Goodreads: Mortal Engines
Series: Predator Cities Quartet #1
Historian Apprentice Tom has always admired the legendary Valentine, historian and explorer. However, when a girl named Hester Shaw arrives in his hometown of London claiming Valentine to be a villain, Tom’s world is upended. Suddenly, he and Hester are chasing London across the continent–one to return home and one to claim vengeance.
“It was a dark, blustery afternoon in spring, and the city of London was chasing a small mining town across the dried-out bed of the old North Sea.”
Mortal Engines is a fast-paced, episodic novel focused on the action to the detriment of nearly everything else. Characters come and go quickly and situations are solved before they can ever become real problems for the protagonists. Onward, onward the story rushes, keen to introduce new scenes and new scenarios to keep readers engaged. Ultimately, however, it is difficult to engage with a story where the characterization is minimal and the relationships rushed.
The first thing readers will likely notice about the book is that Mortal Engines feels very much like a YA novel from the early 2000s. It is clean enough that, like The Giver and A Wrinkle in Time, it could easily be marketed as upper-middle grade and as well YA. It lacks a love triangle.
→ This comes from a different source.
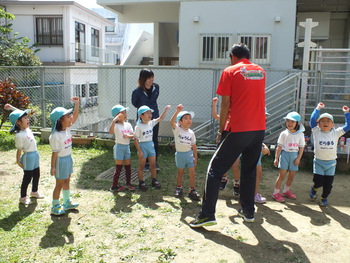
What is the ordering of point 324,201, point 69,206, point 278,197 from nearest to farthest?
1. point 69,206
2. point 324,201
3. point 278,197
It focuses on its story and does not suddenly become a romance when one thought one was reading a post-apocalyptic adventure. Whether or not readers will enjoy reading a YA that feels, well, like it almost shouldn’t be called YA since it’s missing all the recognizable tropes, will, of course, be up to personal preference. But at least Mortal Engines feels very different from most of what is currently on the YA market.
Regrettably, however, the book seems invested only in the action and not in building a well-developed story or well-developed characters. Scenes are very short, meaning that the protagonists can jump from one dangerous situation to another in order to keep the plot flowing. However, this also means every dangerous situation is resolved incredibly quickly. As a result, it is hard to feel worried for the characters because it is so evident they will be fine within a few pages. Allies and foes come and go with the scenes, making it likewise difficult to feel invested in them. Do we care who lives and who dies when we barely know them?
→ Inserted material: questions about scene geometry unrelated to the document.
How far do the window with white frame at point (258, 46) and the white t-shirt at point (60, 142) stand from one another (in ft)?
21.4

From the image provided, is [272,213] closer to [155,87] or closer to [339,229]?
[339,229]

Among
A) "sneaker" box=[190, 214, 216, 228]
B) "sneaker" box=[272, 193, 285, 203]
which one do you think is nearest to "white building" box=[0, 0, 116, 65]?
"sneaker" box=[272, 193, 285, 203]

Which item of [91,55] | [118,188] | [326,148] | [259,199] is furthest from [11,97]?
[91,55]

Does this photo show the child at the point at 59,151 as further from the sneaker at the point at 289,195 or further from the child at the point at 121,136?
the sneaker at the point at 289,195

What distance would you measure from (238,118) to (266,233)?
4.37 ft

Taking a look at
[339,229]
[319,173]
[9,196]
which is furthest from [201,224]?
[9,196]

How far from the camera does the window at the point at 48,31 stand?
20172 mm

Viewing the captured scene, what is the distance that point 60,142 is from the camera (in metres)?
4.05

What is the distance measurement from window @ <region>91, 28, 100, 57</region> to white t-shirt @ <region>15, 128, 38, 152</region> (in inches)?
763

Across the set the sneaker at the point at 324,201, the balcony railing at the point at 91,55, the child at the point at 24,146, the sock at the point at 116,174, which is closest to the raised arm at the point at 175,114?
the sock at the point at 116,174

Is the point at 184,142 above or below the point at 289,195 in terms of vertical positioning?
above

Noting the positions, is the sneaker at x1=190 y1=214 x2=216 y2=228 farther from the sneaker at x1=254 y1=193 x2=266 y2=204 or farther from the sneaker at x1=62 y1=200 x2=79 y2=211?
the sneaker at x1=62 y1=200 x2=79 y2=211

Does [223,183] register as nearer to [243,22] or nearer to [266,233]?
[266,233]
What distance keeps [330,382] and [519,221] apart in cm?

The minimal characterization also hurts the relationships, making them far from realistic. Relationships do not really develop in the book, having no time to do so. They are simply announced. Suddenly, two characters who talked to each other for awhile, are in love. There is no build up. There is no chemistry. We simply receive romances because, apparently, why not? I actually have trouble believing these romances exist because so little textual evidence suggests they should.
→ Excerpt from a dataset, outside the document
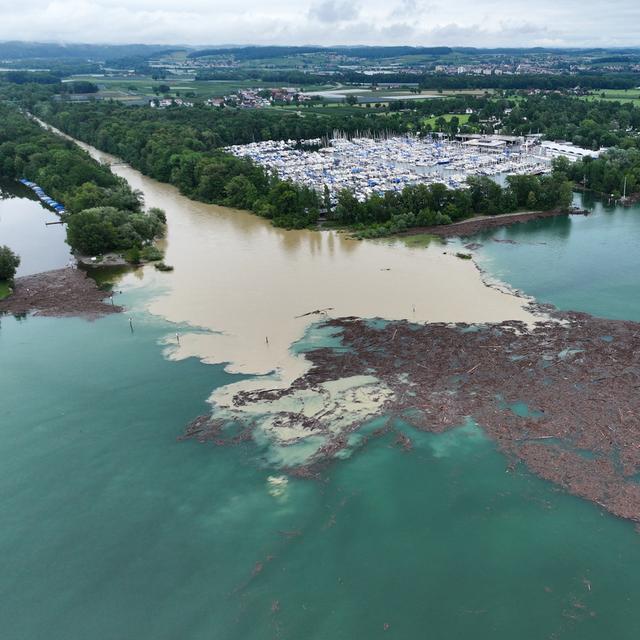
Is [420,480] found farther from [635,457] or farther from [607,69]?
[607,69]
Even with a Peter Jackson film coming out, I have difficulty seeing Mortal Engines regaining new life as a beloved sci-fi adventure. There is a sort-of interesting premise buried at its core (mobile cities that chase each other for scrap metal–mainly because their inhabitants are too proud/stupid to stop moving and make a life off the land). However, the premise is simply a vague background to a series of episodes for Tom and Hester to fly across. Readers accustomed to fully-fleshed out world, lengthy plots, and simmering romances may find Mortal Engines not quite to their taste.